IRDataset

class lightning_ir.data.dataset.IRDataset(dataset: str)[source]

Bases: object

__init__(dataset: str) None[source]

Initializes a new IRDataset.

Parameters:

dataset (str) – Dataset name.

Methods

__init__(dataset)

Initializes a new IRDataset.

prepare_constituent(constituent)

Downloads the constituent of the dataset using ir_datasets if needed.

Attributes

DASHED_DATASET_MAP

Map of dataset names with dashes to dataset names with slashes.

dashed_docs_dataset_id

Dataset id with dashes instead of slashes for the documents dataset.

dataset

Dataset name.

dataset_id

Dataset id.

docs

Documents in the dataset.

docs_dataset_id

ID of the dataset containing the documents.

ir_dataset

Instance of ir_datasets.Dataset.

qrels

Qrels in the dataset.

queries

Queries in the dataset.

property DASHED_DATASET_MAP: Dict[str, str]

Map of dataset names with dashes to dataset names with slashes.

Returns:

Dataset map.

Return type:

Dict[str, str]

property dashed_docs_dataset_id: str

Dataset id with dashes instead of slashes for the documents dataset.

Returns:

Document dataset id with dashes.

Return type:

str

property dataset: str

Dataset name.

Returns:

Dataset name.

Return type:

str

property dataset_id: str

Dataset id.

Returns:

Dataset id.

Return type:

str

property docs: Docstore | Dict[str, GenericDoc]

Documents in the dataset.

Returns:

Documents.

Return type:

ir_datasets.indices.Docstore | Dict[str, GenericDoc]

Raises:

ValueError – If no documents are found in the dataset.

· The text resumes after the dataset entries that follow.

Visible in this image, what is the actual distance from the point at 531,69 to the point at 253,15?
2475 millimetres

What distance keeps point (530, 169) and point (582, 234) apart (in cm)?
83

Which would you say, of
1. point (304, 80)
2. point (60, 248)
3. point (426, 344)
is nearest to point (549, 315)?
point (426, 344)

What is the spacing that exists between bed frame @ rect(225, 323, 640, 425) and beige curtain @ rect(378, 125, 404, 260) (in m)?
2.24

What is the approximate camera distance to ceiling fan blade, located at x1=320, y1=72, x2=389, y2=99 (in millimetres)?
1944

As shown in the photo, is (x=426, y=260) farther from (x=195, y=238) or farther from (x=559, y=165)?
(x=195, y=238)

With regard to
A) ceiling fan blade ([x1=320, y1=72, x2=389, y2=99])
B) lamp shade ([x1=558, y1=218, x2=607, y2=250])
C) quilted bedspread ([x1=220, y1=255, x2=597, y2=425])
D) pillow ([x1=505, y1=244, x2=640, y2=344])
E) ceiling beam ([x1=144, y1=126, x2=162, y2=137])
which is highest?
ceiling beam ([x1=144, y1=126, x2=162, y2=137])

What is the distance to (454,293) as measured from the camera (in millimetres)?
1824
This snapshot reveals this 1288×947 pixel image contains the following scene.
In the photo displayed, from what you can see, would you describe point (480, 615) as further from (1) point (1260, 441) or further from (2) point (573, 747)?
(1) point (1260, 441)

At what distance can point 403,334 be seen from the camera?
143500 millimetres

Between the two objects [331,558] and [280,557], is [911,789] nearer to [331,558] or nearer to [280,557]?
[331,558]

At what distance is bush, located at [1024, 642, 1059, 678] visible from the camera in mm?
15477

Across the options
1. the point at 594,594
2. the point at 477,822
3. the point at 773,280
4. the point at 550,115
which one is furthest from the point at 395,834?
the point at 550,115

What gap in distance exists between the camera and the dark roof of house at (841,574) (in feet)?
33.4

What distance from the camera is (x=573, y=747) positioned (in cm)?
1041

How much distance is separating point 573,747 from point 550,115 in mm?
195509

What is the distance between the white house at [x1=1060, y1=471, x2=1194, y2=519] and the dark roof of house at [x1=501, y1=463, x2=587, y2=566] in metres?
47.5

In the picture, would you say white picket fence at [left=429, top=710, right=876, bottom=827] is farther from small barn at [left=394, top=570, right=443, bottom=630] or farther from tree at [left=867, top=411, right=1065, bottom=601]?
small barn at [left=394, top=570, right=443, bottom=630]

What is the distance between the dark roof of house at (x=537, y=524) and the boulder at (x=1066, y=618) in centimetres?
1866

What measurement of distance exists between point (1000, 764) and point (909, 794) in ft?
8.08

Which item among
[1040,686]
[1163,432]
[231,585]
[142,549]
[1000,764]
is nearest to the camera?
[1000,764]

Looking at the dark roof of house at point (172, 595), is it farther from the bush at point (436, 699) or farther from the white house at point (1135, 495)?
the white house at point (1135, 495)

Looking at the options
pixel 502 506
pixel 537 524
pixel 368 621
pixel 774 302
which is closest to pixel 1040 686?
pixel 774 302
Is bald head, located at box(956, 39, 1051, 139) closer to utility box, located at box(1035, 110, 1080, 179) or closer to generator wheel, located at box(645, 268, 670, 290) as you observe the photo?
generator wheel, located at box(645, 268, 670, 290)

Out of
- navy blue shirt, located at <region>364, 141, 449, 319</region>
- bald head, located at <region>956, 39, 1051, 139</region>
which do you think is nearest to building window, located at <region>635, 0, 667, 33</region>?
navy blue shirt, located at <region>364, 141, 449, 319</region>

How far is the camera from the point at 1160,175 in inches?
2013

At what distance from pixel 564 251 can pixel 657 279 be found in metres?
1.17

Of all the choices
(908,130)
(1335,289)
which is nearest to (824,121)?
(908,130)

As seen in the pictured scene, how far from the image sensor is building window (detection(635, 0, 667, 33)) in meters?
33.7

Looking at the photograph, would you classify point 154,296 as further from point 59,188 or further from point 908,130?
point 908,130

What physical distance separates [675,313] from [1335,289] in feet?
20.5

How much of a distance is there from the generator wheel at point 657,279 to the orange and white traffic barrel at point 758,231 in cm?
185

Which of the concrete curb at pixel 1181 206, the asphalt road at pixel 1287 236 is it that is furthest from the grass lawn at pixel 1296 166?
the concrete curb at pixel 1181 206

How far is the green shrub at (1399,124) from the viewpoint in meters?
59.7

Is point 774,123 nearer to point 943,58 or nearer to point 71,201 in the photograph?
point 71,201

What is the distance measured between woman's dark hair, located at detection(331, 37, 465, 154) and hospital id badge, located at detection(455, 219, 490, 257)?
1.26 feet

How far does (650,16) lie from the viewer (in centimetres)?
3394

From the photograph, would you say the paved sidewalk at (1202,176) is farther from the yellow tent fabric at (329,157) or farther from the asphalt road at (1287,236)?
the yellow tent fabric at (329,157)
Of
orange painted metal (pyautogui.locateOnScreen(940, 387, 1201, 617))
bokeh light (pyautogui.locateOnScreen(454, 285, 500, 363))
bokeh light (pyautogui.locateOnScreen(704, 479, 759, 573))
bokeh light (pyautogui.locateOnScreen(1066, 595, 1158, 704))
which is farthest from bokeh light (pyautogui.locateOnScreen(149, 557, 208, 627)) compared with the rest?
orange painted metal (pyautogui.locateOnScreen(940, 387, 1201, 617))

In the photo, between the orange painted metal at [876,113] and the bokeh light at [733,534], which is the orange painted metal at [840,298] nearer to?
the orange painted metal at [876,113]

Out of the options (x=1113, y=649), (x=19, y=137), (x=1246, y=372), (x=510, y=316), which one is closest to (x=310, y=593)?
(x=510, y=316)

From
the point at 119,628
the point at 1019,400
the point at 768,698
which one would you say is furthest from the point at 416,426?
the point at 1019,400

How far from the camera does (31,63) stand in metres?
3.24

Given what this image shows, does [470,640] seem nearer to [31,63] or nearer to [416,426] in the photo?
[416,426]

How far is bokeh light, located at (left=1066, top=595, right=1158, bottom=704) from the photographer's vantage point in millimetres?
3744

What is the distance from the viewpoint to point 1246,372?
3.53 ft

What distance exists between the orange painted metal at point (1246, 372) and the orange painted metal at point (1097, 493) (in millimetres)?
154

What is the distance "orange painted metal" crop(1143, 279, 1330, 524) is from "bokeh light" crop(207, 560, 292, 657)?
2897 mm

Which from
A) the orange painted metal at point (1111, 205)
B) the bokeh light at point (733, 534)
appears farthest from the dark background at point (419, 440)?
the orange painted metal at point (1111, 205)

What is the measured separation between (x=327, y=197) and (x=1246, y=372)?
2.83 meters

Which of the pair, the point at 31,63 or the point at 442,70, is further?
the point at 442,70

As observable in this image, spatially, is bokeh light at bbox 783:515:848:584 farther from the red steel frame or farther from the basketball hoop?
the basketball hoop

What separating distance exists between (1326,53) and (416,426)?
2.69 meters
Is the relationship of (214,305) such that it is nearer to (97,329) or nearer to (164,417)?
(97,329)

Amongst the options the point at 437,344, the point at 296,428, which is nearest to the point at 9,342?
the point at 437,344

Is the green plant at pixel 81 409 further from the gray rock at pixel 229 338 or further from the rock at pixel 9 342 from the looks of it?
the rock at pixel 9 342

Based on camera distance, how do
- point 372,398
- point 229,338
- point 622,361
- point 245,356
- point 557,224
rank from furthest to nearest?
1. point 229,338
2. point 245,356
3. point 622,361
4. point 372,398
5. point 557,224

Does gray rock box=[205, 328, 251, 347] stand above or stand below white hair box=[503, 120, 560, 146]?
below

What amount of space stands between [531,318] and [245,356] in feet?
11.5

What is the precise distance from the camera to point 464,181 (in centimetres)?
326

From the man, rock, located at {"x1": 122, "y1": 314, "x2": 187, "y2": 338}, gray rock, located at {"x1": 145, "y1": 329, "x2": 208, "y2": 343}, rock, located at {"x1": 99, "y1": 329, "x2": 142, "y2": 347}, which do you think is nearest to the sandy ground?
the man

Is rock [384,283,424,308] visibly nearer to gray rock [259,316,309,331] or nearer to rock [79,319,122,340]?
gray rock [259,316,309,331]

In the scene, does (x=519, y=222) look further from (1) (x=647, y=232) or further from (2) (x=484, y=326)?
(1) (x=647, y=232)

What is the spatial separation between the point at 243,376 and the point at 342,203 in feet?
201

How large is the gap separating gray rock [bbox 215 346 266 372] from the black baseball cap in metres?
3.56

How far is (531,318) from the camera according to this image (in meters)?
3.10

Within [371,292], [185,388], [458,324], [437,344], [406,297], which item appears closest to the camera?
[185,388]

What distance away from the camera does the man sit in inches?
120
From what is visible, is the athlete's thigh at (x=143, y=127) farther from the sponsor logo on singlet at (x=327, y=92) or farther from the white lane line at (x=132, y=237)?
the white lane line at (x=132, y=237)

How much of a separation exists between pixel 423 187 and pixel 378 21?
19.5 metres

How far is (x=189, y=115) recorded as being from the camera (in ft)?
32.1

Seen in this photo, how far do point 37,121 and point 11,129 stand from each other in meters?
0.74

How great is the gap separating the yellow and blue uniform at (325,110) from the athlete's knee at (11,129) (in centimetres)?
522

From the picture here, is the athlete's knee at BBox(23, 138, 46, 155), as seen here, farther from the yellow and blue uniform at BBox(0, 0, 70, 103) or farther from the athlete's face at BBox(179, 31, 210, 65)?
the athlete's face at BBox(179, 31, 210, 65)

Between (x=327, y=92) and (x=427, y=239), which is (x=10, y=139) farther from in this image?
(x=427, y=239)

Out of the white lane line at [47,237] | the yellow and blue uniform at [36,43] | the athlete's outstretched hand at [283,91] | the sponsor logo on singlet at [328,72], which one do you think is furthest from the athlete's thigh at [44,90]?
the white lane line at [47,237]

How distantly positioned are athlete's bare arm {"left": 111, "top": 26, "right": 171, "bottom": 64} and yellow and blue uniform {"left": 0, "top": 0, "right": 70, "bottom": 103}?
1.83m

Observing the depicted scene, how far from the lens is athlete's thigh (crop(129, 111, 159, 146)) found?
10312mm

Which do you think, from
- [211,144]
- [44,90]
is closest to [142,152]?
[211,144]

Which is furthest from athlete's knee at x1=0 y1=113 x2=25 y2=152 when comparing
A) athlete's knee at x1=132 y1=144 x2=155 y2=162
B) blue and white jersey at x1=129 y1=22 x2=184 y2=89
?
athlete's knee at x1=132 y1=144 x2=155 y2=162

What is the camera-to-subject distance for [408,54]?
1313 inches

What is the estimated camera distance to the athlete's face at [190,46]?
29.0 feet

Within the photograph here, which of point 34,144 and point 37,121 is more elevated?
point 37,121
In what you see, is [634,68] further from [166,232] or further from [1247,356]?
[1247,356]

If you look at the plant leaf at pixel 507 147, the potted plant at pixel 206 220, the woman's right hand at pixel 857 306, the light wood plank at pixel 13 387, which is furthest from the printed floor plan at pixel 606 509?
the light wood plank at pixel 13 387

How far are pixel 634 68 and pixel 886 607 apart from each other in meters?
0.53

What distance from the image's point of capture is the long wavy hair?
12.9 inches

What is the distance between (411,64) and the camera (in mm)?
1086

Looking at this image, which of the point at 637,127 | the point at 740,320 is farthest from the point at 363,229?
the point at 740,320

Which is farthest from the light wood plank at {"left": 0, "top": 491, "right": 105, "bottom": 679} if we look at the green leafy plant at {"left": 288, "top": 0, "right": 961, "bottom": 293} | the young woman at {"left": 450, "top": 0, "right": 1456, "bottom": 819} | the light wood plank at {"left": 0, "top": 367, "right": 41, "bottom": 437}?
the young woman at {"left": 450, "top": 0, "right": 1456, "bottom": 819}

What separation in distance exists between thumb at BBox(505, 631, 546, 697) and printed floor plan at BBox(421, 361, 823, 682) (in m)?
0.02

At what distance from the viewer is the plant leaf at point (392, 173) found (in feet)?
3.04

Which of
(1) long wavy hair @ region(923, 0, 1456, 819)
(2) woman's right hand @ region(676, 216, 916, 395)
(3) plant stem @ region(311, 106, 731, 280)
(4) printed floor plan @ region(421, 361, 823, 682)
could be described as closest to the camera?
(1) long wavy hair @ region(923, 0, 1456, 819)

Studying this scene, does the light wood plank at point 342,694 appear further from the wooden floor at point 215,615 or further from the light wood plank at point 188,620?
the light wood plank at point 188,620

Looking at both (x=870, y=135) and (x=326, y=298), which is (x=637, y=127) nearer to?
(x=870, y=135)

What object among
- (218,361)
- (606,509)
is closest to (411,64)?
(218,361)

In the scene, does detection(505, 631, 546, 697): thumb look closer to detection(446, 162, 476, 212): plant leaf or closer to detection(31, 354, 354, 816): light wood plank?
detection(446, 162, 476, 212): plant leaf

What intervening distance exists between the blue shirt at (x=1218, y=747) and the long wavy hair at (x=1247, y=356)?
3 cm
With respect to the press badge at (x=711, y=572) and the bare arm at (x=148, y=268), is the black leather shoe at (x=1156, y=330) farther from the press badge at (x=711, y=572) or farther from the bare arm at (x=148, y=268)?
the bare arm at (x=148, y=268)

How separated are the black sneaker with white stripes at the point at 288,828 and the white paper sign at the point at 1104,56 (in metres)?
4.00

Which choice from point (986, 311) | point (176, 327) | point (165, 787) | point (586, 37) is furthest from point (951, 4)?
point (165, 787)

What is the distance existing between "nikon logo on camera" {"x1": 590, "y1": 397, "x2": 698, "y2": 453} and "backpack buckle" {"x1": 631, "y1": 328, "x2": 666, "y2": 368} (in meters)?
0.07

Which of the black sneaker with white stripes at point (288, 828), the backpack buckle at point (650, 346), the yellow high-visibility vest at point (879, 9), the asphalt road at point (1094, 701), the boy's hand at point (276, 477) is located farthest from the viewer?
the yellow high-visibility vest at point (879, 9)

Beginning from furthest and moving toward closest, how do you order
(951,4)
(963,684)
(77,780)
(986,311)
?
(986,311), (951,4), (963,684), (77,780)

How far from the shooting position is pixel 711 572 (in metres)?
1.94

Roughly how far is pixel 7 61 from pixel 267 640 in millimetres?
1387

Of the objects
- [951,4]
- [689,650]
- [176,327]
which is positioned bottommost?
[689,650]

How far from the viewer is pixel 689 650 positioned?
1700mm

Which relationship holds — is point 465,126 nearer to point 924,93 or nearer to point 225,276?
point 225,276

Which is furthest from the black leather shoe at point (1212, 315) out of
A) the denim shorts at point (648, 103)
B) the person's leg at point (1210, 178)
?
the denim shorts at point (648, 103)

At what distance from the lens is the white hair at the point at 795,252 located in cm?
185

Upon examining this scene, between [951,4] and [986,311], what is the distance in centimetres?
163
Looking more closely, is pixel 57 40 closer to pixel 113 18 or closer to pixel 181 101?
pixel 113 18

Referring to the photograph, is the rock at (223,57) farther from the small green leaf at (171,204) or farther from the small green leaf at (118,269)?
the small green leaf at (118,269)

property docs_dataset_id: str

ID of the dataset containing the documents.

Returns:

Document dataset id.

Return type:

str

property ir_dataset: Dataset | None

Instance of ir_datasets.Dataset.

Returns:

Instance of ir_datasets.Dataset or None if the dataset is not found.

Return type:

ir_datasets.Dataset | None

prepare_constituent(constituent: 'qrels' | 'queries' | 'docs' | 'scoreddocs' | 'docpairs') None[source]

Downloads the constituent of the dataset using ir_datasets if needed.

Parameters:

constituent (Literal["qrels", "queries", "docs", "scoreddocs", "docpairs"]) – Constituent to download.

property qrels: DataFrame | None

Qrels in the dataset.

Returns:

Qrels.

Return type:

pd.DataFrame | None

property queries: Series

Queries in the dataset.

Returns:

Queries.

Return type:

pd.Series

Raises:

ValueError – If no queries are found in the dataset.